Tous deux ont repris des études d’assistant social après un début de carrière en tant que régisseurs de spectacles. La recherche de sens a boosté leur réorientation professionnelle. Et le choix d’un bénévolat auprès de la Croix Rouge où ils ont fait l’apprentissage des maraudes, expérience mise à profit par le Relais social. “Sur le terrain, nous avons privilégié les rencontres avec des personnes qui n’avaient pas ou rarement accès aux travailleurs sociaux. Souvent des usagers de drogues dures.” Dans ce cadre, le binôme a constaté une consommation de plus en plus importante de crack comme substitut à l’héroïne. Avec le recours aux médicaments en tant que moyens de survie. Au fil des contacts, des accompagnements ont été amorcés. “Sachant que nos contrats à durée déterminée se terminent dans quelques semaines, nous avons commencé à préparer nos bénéficiaires à une rupture et à un transfert des accompagnements.”

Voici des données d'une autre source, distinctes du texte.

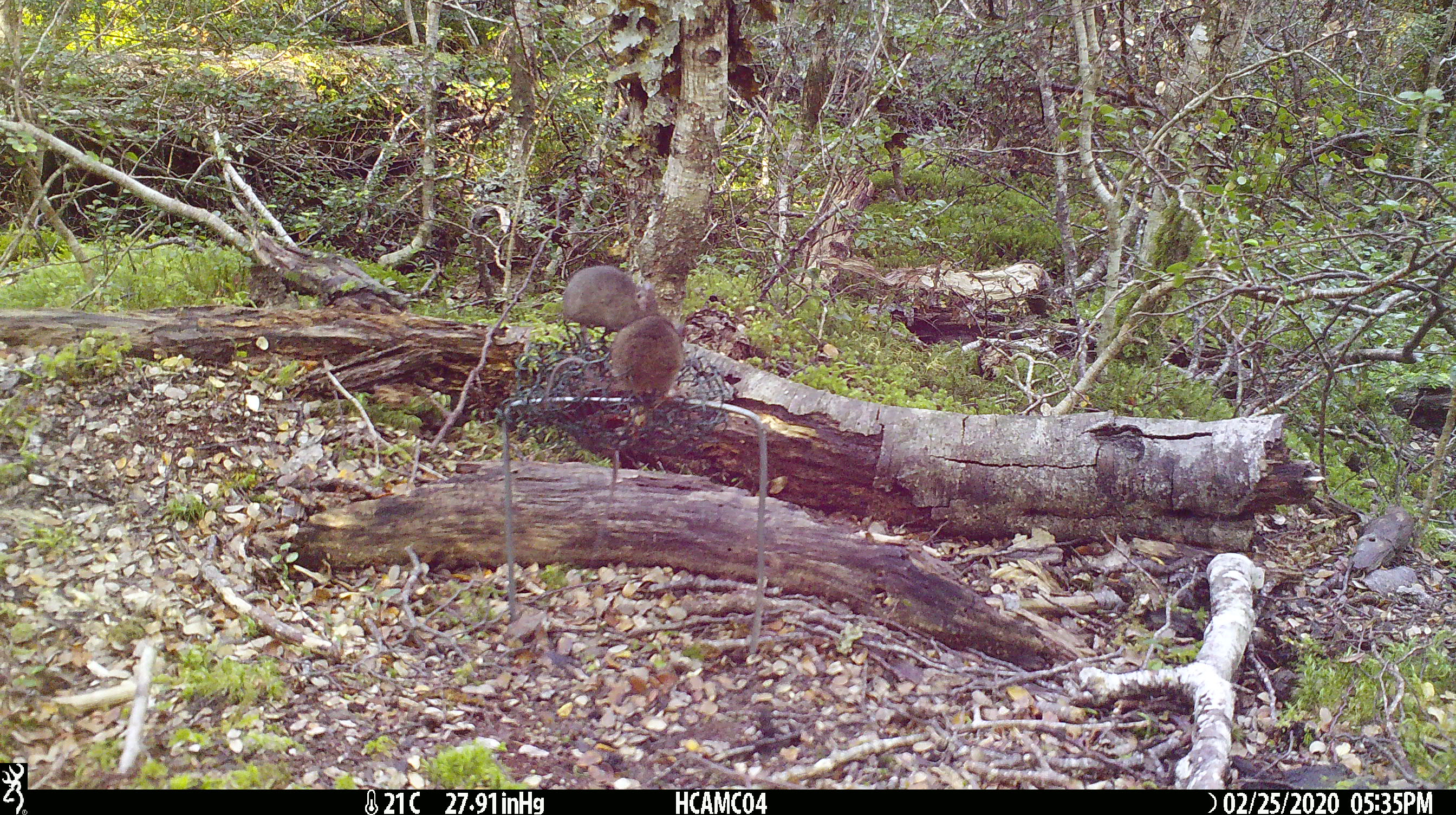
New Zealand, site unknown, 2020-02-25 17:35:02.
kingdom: Animalia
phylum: Chordata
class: Mammalia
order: Rodentia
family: Muridae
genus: Mus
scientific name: Mus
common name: mouse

Les journées ont beau se suivre, elles ne se ressemblent jamais. “Il est arrivé que nous ne dépassions pas deux contacts par jour. Mais nous avons connu des pics à 12-13, ce qui est énorme.” Tentes isolées dans des zones naturelles, petits campements, squats de bâtiments à l’abandon, occupation de logements en travaux, parfois sous le couvert de conventions avec les propriétaires, lieux de travail (mendicité, prostitution) et de consommation avec des tables et des tabourets : “nos explorations nous ont amenés à découvrir un tas de formes d’habitats et de cadres de rencontres”, témoignent Aurélie et Thomas. Des stratégies visant l’auto-sécurisation. Et la création de communautés à la taille de familles.
Après dix semaines de travail sur le terrain, ils viennent d’entamer l’écriture de leur rapport. Objectif : partager des informations avec leurs collègues du secteur, dévoiler de nouveaux territoires, aborder les problématiques avec un regard neuf. Une recherche-action qui leur a permis de contacter de 150 à 200 SDF chaque mois. “L’approche s’est toujours faite dans le plus grand respect de leur intimité, de leur tranquillité, en demandant si on ne dérangeait pas, si on pouvait venir discuter.” Un thermos d’eau chaude et des boissons rafraîchissantes l’été a facilité les contacts. “L’eau chaude nous permet de leur proposer du café lyophilisé, du cacao, de la soupe ou un thé. Ils ont le choix ! Humaniser les relations, c’est essentiel dans le travail de rue !” Aurélie et Thomas se préparent à quitter le Relais Social avec un sentiment de trop peu. Tant de choses restent à faire.